El agua del Paraíso
Anónimo árabe
Un beduino seco y miserable, que se llamaba Harith, vivía desde siempre en el desierto. Se desplazaba de un sitio a otro con su mujer Nafisa. Hierba seca para su camello, insectos, de vez en cuando un puñado de dátiles, un poco de leche: una vida dura y amenazada. Harith cazaba las ratas del desierto para apoderarse de su piel y hacía cuerdas con las fibras de las palmeras, que intentaba vender en las caravanas.
Sólo bebía el agua salobre que encontraba en los pozos enfangados.
Un día apareció un nuevo río en la arena. Harith probó aquella agua desconocida, que era amarga y salada, e incluso un poco turbia. Pero le pareció que el agua del verdadero paraíso acababa de deslizarse por su garganta.

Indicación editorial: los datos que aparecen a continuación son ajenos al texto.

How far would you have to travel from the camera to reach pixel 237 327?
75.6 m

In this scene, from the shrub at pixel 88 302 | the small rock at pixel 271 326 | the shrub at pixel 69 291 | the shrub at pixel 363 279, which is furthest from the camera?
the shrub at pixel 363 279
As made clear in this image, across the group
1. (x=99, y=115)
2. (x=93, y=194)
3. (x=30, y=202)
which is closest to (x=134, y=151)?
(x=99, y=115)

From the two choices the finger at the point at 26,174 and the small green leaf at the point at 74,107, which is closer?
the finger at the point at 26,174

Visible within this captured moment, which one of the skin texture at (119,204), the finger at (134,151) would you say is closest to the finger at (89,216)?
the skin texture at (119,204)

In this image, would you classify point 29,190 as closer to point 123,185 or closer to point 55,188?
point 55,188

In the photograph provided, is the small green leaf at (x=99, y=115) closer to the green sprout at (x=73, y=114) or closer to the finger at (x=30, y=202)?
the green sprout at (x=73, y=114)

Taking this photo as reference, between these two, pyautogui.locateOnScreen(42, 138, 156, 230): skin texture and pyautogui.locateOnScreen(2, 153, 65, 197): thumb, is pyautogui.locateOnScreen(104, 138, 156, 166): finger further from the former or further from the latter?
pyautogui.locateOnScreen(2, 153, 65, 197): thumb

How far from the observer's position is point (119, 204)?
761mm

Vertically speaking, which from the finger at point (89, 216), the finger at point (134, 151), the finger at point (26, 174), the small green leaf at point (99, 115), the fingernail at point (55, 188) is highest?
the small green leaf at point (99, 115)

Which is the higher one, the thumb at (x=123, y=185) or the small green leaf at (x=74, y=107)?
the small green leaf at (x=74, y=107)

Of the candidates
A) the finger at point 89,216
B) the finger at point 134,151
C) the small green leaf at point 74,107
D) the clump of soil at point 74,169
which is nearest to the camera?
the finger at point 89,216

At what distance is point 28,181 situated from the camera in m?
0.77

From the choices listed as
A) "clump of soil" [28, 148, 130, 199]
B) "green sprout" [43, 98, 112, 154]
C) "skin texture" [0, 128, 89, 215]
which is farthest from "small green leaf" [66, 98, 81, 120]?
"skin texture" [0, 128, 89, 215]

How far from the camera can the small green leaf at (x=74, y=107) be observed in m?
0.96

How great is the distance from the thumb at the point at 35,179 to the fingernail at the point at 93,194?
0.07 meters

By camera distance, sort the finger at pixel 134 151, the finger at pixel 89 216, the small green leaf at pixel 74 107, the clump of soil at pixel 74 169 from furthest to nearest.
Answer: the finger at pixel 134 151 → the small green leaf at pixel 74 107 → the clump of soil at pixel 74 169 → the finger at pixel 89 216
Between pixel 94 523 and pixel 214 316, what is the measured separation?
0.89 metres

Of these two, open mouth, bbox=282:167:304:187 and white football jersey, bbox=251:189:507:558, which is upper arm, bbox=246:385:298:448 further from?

Llenó dos botas de piel de cabra, una para él y otra el califa Harun al-Rasid, y se puso en camino hacia Bagdad. A su llegada, tras un penoso viaje, le contó su historia a los guardias, según la práctica establecida, y fue admitido ante el califa. Harith se postró ante el Comendador de los Creyentes y le dijo:
-No soy más que un pobre beduino, ligado al desierto donde el destino me ha hecho nacer. No conozco nada más que el desierto, pero lo conozco bien. Conozco todas la aguas que allí se pueden encontrar. Por eso he decidido traértela para que la pruebes.
Harun al-Rasid se hizo traer un cubilete y probó el agua del río amargo. Toda la corte lo observaba. Bebió un buen trago y su rostro no expresó ningún sentimiento. Se quedó pensativo un instante y entonces con fuerza repentina pidió que el hombre fuera llevado y encerrado, con la orden estricta de que no viese a nadie. El beduino, sorprendido y decepcionado, fue encerrado en una celda.
-Lo que nada es para nosotros lo es todo para él. Lo que para él es el agua del Paraíso no es más que una desagradable bebida para nosotros. Pero tenemos que pensar en la felicidad de ese hombre -dijo el califa a las personas de su entorno, curiosos por su decisión.
Al caer la noche hizo llamar al beduino. Dio la orden a sus guardias de que lo acompañasen de inmediato fuera de la ciudad, hasta la entrada del desierto, sin permitirle ver ni el río Tigris ni ninguna de las fuentes de la ciudad, sin darle otra agua que la suya para beber. Cuando el beduino se iba del palacio en la oscuridad de la noche, vio por última vez al califa. Éste le dio mil monedas de oro y le dijo:
-Te doy las gracias. Te nombro guardián del agua del Paraíso. La administrarás en mi nombre. Vigílala y protégela. Que todos los viajeros sepan que te he nombrado para tal puesto.
El beduino, feliz, besó la mano del califa y regresó rápidamente a su desierto.